Jimmy Wales announced plans to develop the search engine, to be named “Wikiasari,” or “Wikia,” for short, in a Dec. 23 online posting.

The Wikimedia Foundation of St. Petersburg, Fla., which manages the website Wikipedia.com, emphasizes that the search engine project is not associated with the foundation.

Wales said that current search-engine technology, using complex algorithms to complete searches, is “broken.”

“It is broken for the same reason that proprietary software is always broken: lack of freedom, lack of community, lack of accountability (and) lack of transparency. Here, we will change all that,” he wrote at the site, search.wikia.com.
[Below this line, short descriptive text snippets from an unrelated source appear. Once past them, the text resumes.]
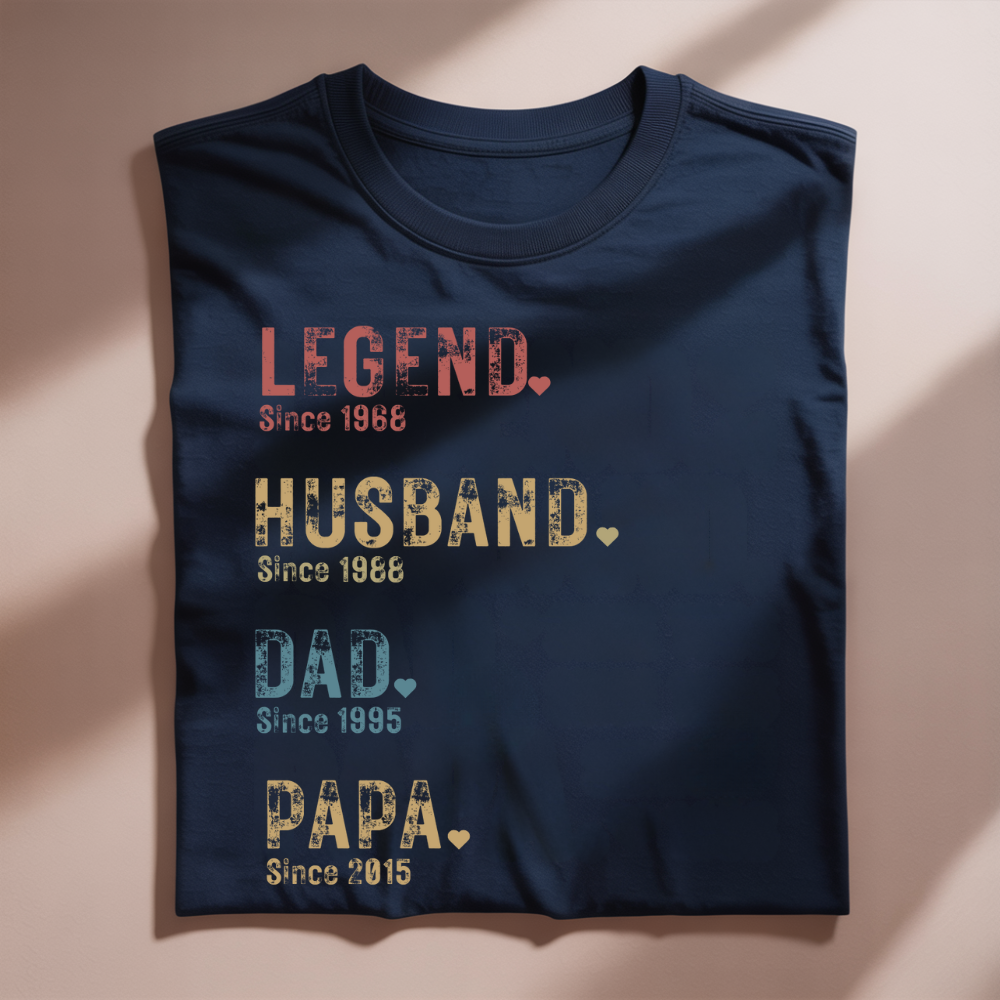 Legend. Husband. Dad. Papa. – Personalized Father's Day Shirt (Since XXXX)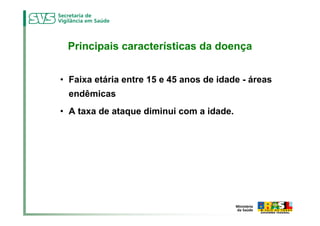 Principais características da doença


• Faixa etária entre 15 e 45 anos de idade - áreas
  endêmicas
• A taxa de ataque diminui com a idade.
 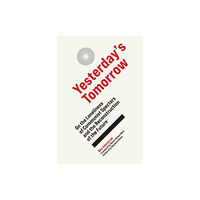 Mit press ltd Yesterday's Tomorrow (inbunden, eng)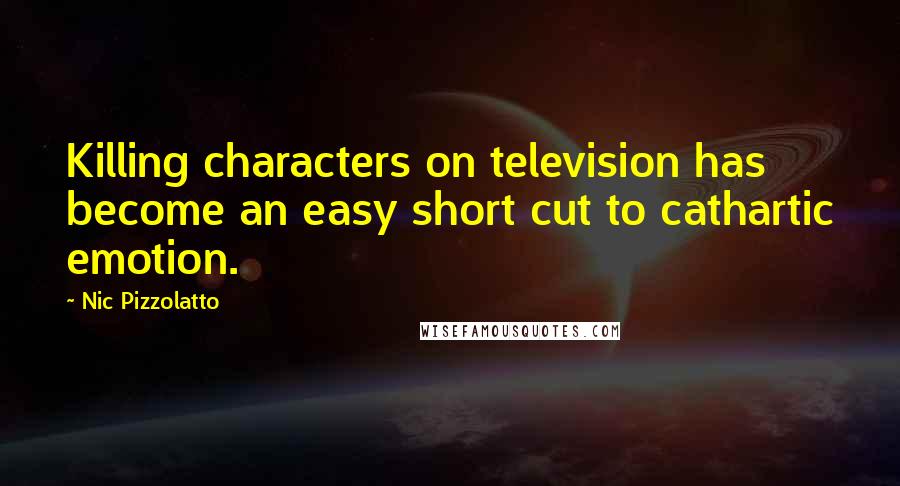 Nic Pizzolatto Quotes: Killing characters on television has become an easy short cut to cathartic emotion.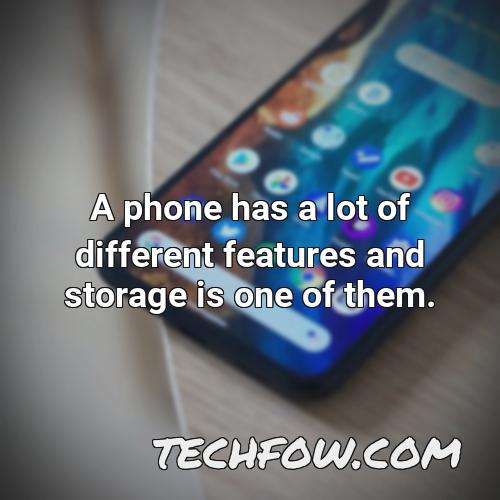 a phone has a lot of different features and storage is one of them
Wales promotes Wikia as “a new kind of search engine, which relies on human intelligence to do what algorithms cannot.” He invited members of the Wiki community to help design the Wikia search engine, which he described as “an open-source alternative for Web search.”

He cited open-source search projects such as Nutch and Lucene as related efforts that can help in the development of Wikia.

Wikipedia is maintained with donations from users. The foundation filed its first financial statement Nov. 21, listing just over US$1 million in assets for the year that ended June 30.

While Wikipedia began mostly as a resource on technology issues, it has expanded to cover more general topics. And although its populist mission is to let users edit content, it has had to correct some embarrassing inaccuracies. Most notably, it let stand for four months in 2005 a posting identifying newspaper publisher John Seigenthaler Sr. as being involved in the assassinations of President John F. Kennedy and Sen. Robert F. Kennedy in the 1960s. It removed the posting only after Seigenthaler objected.

Wales and the Wikimedia Foundation did not respond to requests for comment.